Transcribe the records below character for character, keeping every line, number and box coordinate unchanged.

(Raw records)

■ ■ ■

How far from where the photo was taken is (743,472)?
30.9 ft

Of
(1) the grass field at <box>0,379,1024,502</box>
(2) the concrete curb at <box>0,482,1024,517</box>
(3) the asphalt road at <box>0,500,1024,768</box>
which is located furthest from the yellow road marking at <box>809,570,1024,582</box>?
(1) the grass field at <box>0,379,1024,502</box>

■ ■ ■

Solution for this problem:
How far from where the photo was taken is (743,472)?
30.9 ft

Of
(1) the grass field at <box>0,379,1024,502</box>
(2) the concrete curb at <box>0,482,1024,517</box>
(3) the asphalt road at <box>0,500,1024,768</box>
which is located furthest from the yellow road marking at <box>809,570,1024,582</box>?
(1) the grass field at <box>0,379,1024,502</box>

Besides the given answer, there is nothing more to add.